DIRECTIONS FOR THIS TASK — Among the entries that follow, locate the line with "Fine marble with" and the line with "La Cabane Bella". Output those lines and all lines in between, exactly, minus the pictures.
Segment Start: DATASET RECORDS
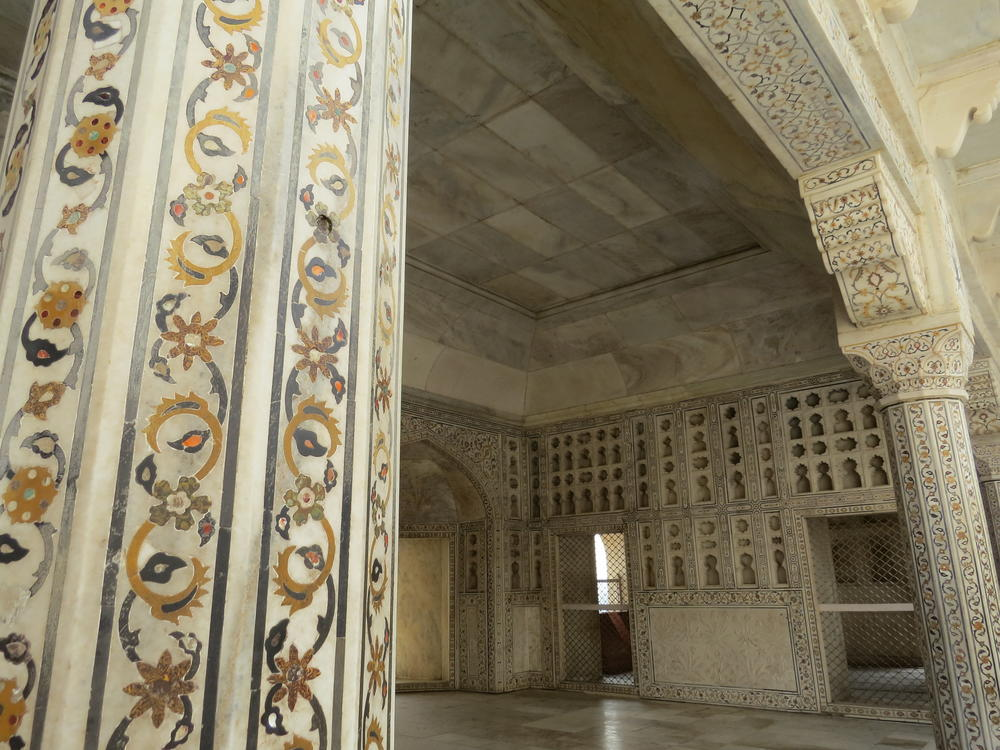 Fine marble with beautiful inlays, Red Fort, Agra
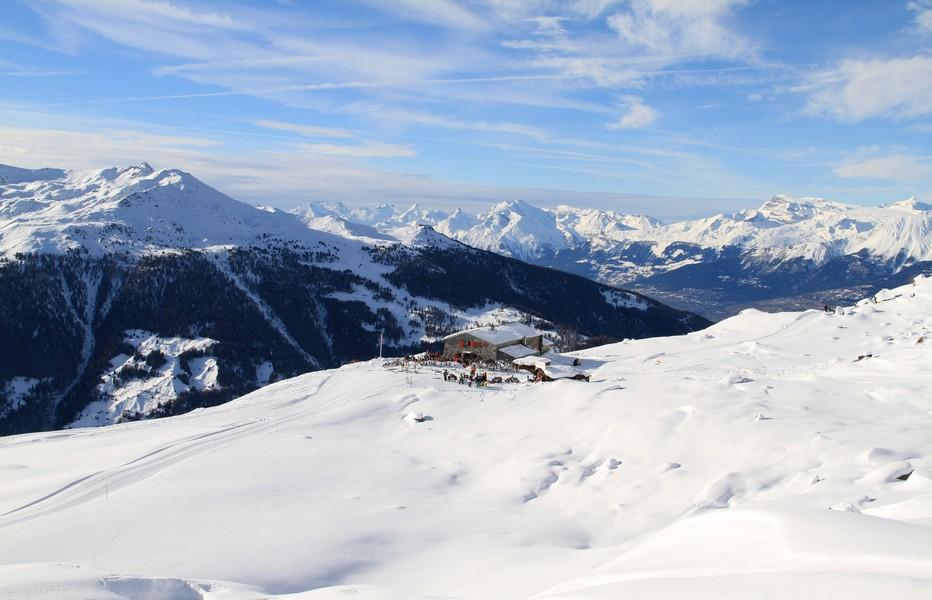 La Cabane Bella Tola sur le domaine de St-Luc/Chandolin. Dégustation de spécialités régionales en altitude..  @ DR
Segment End: DATASET RECORDS
Segment Start: DATASET RECORDS
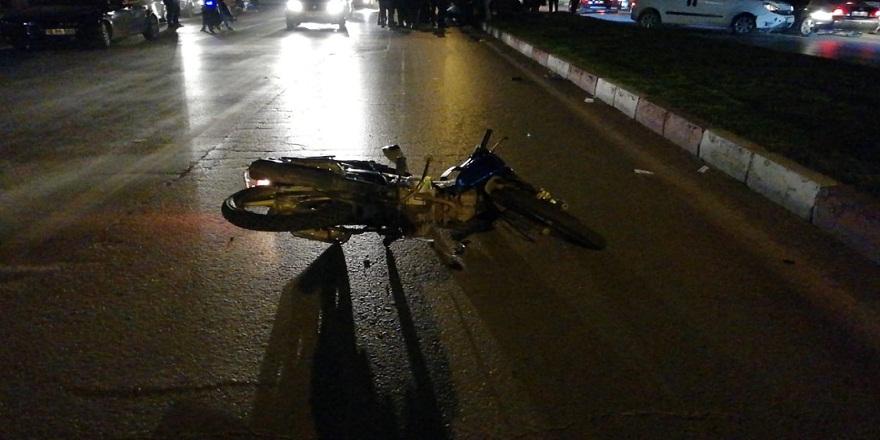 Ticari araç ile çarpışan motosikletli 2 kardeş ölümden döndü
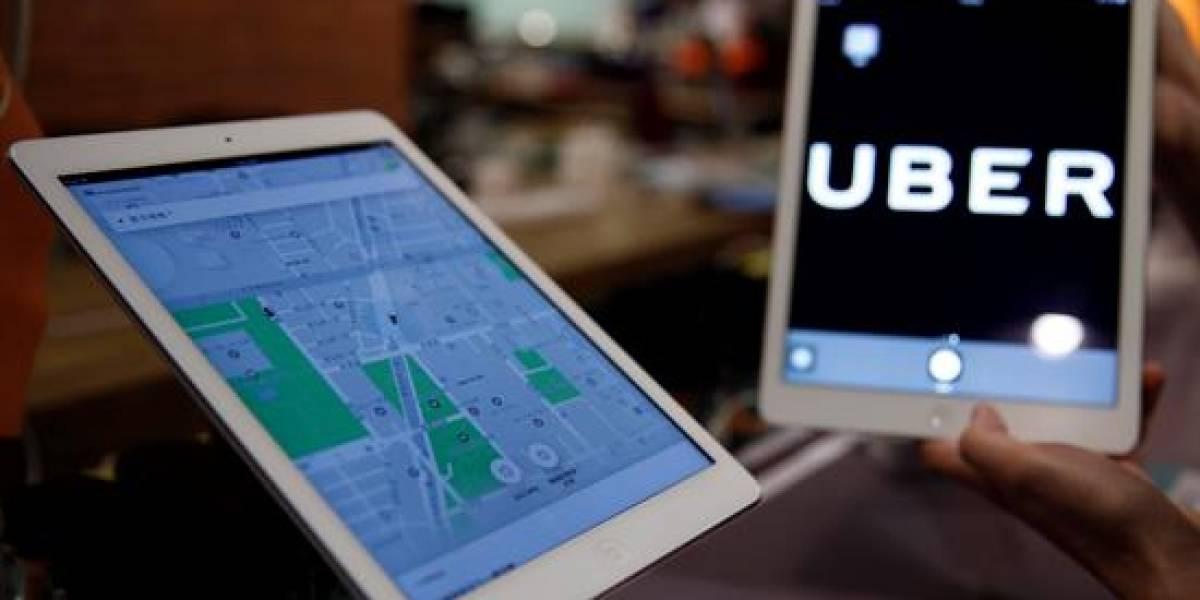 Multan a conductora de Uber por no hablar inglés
Segment End: DATASET RECORDS
Segment Start: DATASET RECORDS
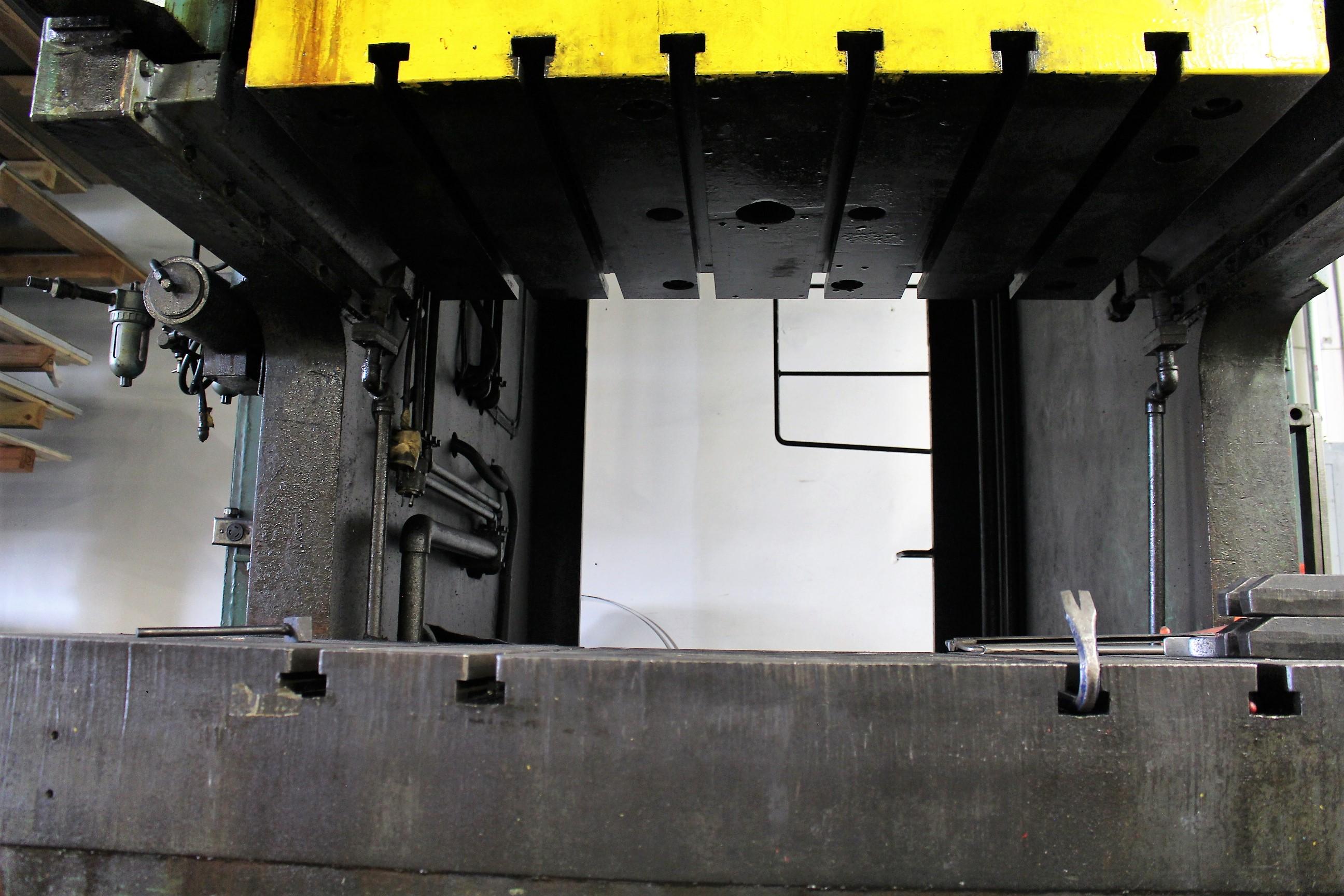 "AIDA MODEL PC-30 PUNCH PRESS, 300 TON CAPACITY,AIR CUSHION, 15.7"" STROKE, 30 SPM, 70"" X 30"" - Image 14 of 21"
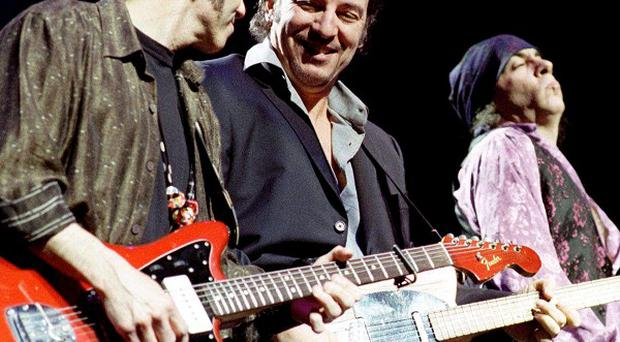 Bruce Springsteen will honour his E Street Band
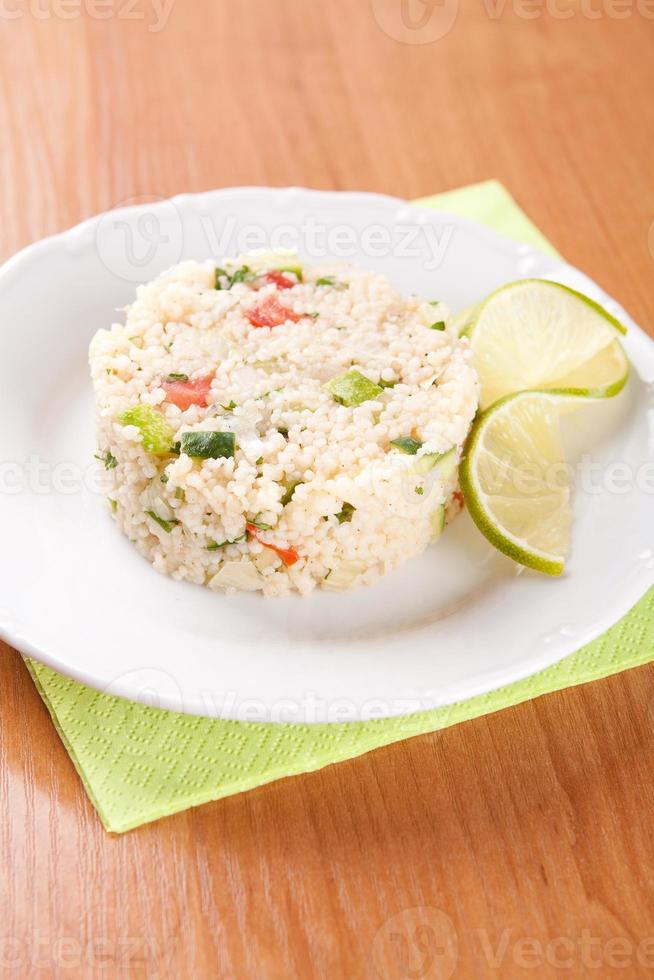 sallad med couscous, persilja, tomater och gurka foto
Segment End: DATASET RECORDS
WRITTEN RESPONSE —
 Fine marble with beautiful inlays, Red Fort, Agra
 La Cabane Bella Tola sur le domaine de St-Luc/Chandolin. Dégustation de spécialités régionales en altitude..  @ DR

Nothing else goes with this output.